We tested the proposed framework on 17 patients who underwent complete bone marrow transplant. Patients were prospectively enrolled on an IRB approved protocol and underwent imaging for marrow and organ evaluation. Patients were evaluated at multiple points, some of which included chemotherapy and/or radiation therapy with depletion of the marrow compartment.
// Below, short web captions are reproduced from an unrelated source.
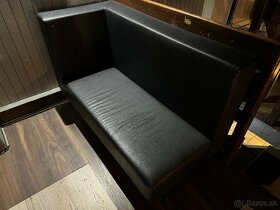Rohový gauč / sedačka - 2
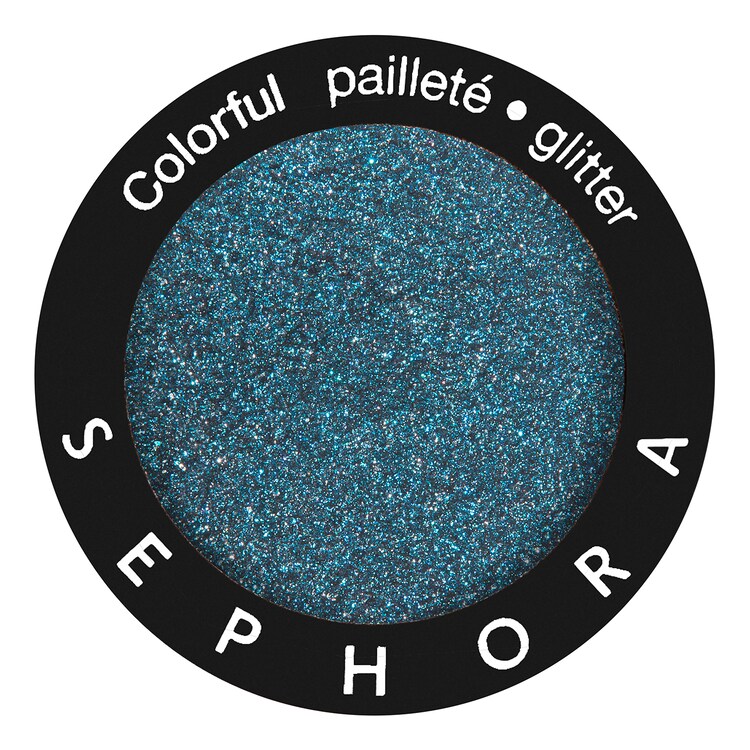 Colorful Fard à Paupières - Effet Pailleté + Sequin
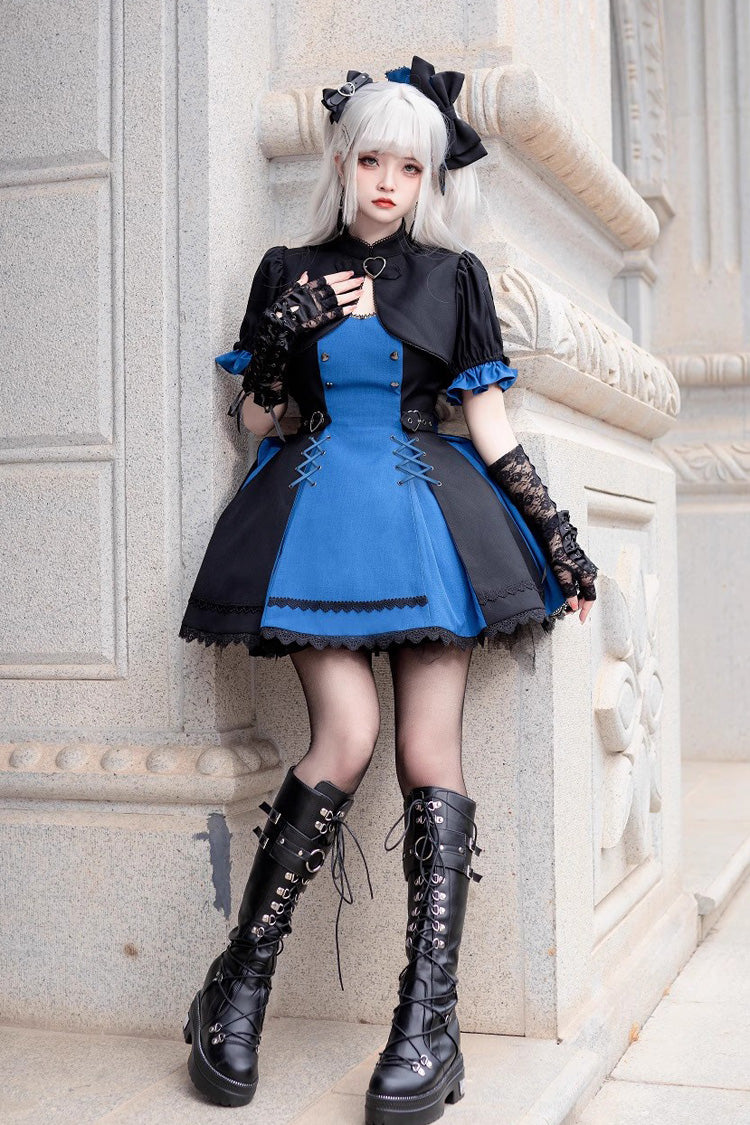 Thoughtfully Designed Dress in a Timeless Style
As this study uses a novel contrast agent, the size of our dataset is currently limited.

Using the segmentation volume 𝒢 obtained manually by expert physicians as a baseline, we evaluated the segmented volume ℳ delivered by the proposed automatic framework by computing the percent agreement D defined as

$$D=100\times \frac{\mid \mathcal{M}\cap \mathcal{G}\mid }{\mid \mathcal{G}\mid },$$ (8)
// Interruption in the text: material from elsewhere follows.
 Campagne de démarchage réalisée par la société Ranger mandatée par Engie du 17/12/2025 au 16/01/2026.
where |.| denotes bone volume summed across voxels. Intuitively, D measures the percentage overlap between the segmented volume and the manually labeled ground truth volume. A perfect segmentation result is 100%.

Results are shown in Table 1. Patient number is given in column 1 while column 2 shows the correct segmentation rate D. Across all 17 tested patients, the worst case performance is D = 82.3570% while the best result is D = 89.8072%. The mean and median are D = 86.3728% and 86.9578% respectively. Currently, we model the vertebral body with an ellipse. However, most of the detection error occurs in regions where the shape of the vertebral body deviates from circles or ellipses. Thus, these results can be improved by developing a more sophisticated shape model for the vertebral body. In column 3 of Table 1, we also show root mean square error (RMSE) results for the vertebral disc tracker computed between the tracked and ground truth disc positions. The tracker performed well on 14 out of the 17 patients. However, higher errors occurred on patients 7, 8, and 14 where significant noise and artifacts in the CT data degraded disc detection performance.

Table 1.

Segmentation results for proposed framework.
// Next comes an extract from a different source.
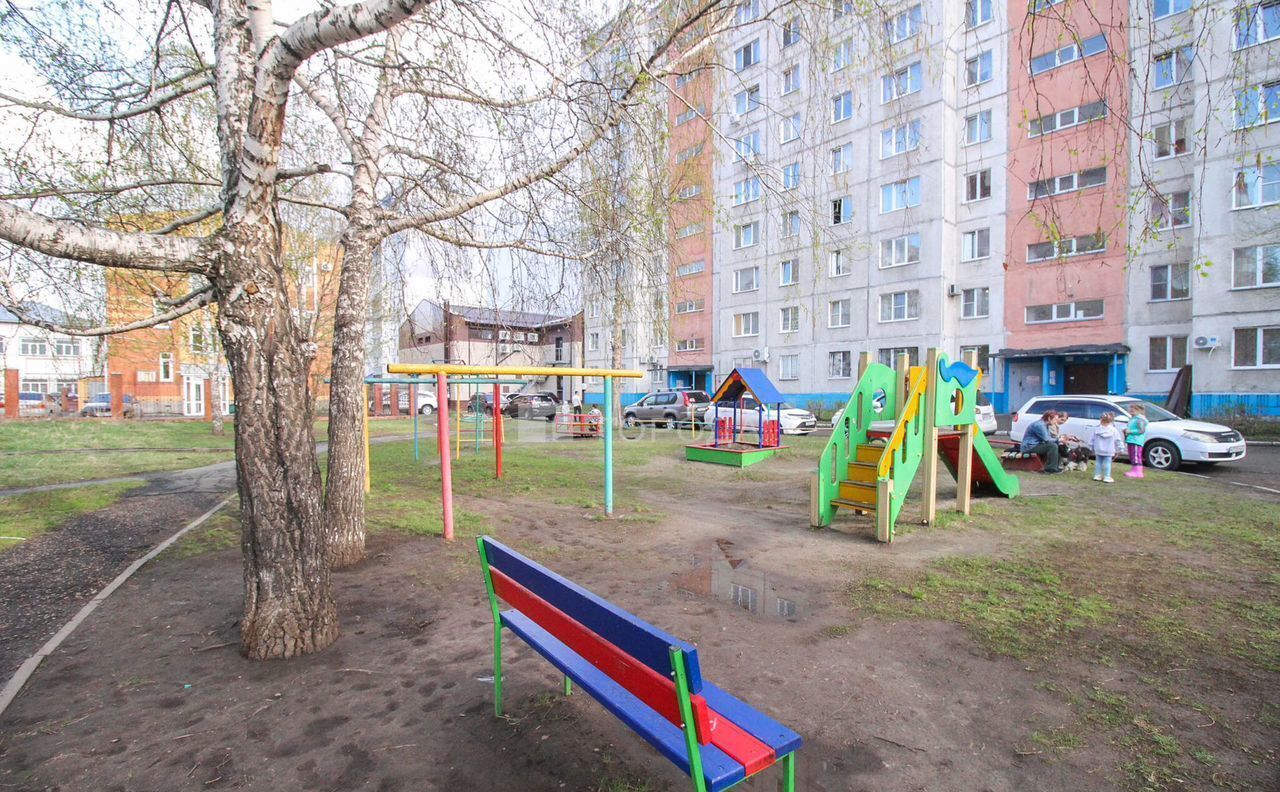 квартира г Барнаул р-н Индустриальный ул Балтийская 44 фото 22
Patient	D (%)	ERMSE(voxel)
1	87.394	0.860464
2	85.002	0.942403
3	89.110	1.025827
4	87.289	1.026326
5	89.807	1.147532
6	84.976	0.884444
7	82.855	4.543005
8	88.439	5.821971
9	86.958	1.133246
10	84.273	0.860464
11	87.907	1.145727
12	88.523	2.000408
13	85.348	1.004205
14	82.357	5.006391
15	87.985	0.805521
16	84.626	0.805521
17	85.489	1.633903

5. CONCLUSION

We introduced a fully automatic CT/PET 3D bone marrow segmentation framework to measure proliferation within the cortico-medullary junction and medulla of the marrow space. The framework consists of three main components including full-body 3D graph-cut segmentation, spinal column segmentation, and cancellous region extraction. We isolated the vertebral bodies by detecting the discs between adjacent vertebrae. The disc detection process was guided by a Kalman tracker. Our novel method was able to capture the proliferation of the hematopoetic space with a high degree of reproducibility. This technique could be valuable in evaluation of marrow changes due to malignancy, toxins, infections and autoimmunity.